The French government however gave no details on how the Franco-Comoran relations were to be enhanced, except for general French support to the Comoran democratisation process.
French-Comoran relations have been rather cool - compared to France's links to most of its ex-colonies - due to the chaotic political situation on the archipelago until last year. Also President Azali's poor democratic record - he originally came to power in a 1999 military coup - have poisoned these relations.
The Parisian talks had related to the internal Comoran reconciliation process and on means of arriving, through national dialogue, to the organisation of legislative elections within short time. The French Minister had emphasises on the need of holding these elections.
On behalf of the French government, Mr Villepin had promised the Comoran President his aid in bringing the conflicting parties' views together. This however had to happen in the framework of the current efforts by the international community, led by the African Union and South Africa.
The Paris meeting with President Azali was reported to be a follow-up to a meeting Mr Villepin had had on 15 May with its Comoran counterpart, Souef El Amine, in Paris. At this meeting, also internal Comoran politics had been discussed.
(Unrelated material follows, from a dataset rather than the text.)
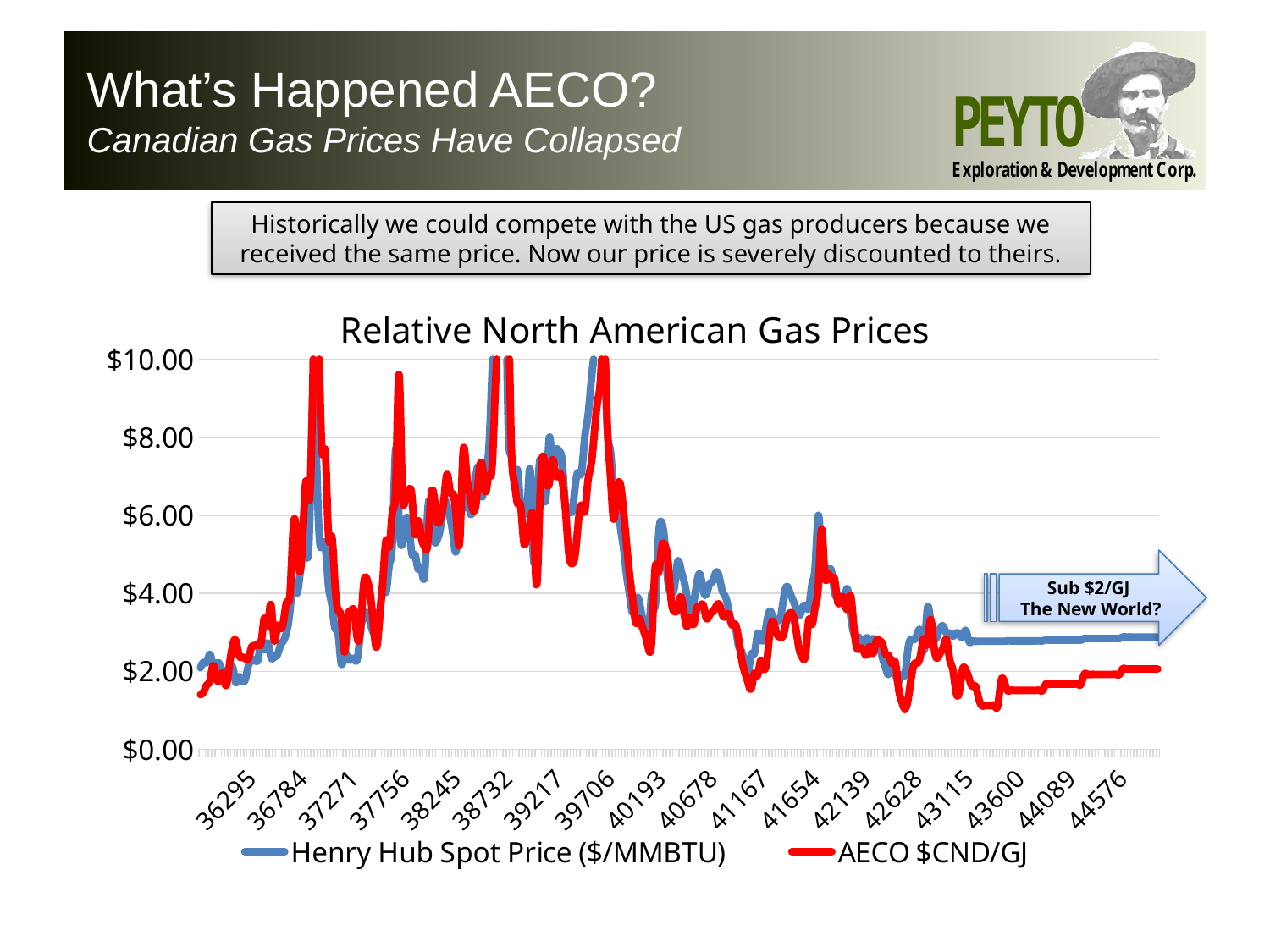
What kind of chart is shown on the slide? line chart Is the value of the Henry Hub Spot Price ($/MMBTU) series at the far right of the chart (around 44576) greater or less than $4.00? less Which series is drawn in red? AECO $CND/GJ How many series does the chart's legend list? 2 What is the highest value shown on the chart's vertical axis? $10.00 Is the value of the AECO $CND/GJ series around the x-axis label 43600 greater or less than $2.00? less At the far right of the chart (around 44576), which series has the higher value, Henry Hub Spot Price ($/MMBTU) or AECO $CND/GJ? Henry Hub Spot Price ($/MMBTU) Is the highest value reached by the AECO $CND/GJ series greater or less than $8.00? greater What is the title of the chart? Relative North American Gas Prices Do the gas prices generally rise or fall from the middle of the chart (around 39706) to the right end of the chart? fall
The French government, at both meetings had emphasised on its continued support of the so-called "Fomboni Agreement" of February 2001. This agreement ended four years of separatism on the island of Anjouan and foresaw a less centralised Comoran state, autonomy for the three islands of Grande Comore, Anjouan and Moheli and the organisation of democratic elections at all levels.
By now, most points of the Fomboni Agreement have been fulfilled. A new Comoran Union has been established, based on a complicated Union constitution and three autonomous islands' constitutions. Presidential elections have been held on all three islands and for the Union, but local elections are still to be held.
The reconciliation process in Comoros has further been delayed by an ongoing power struggle by the democratically elected Presidents of the three autonomous islands and President Azali's Union government. Mr Azali, who is said to have won the Union's presidency by widespread election fraud, is trying to gain control state institutions at the cost of the islands' governments.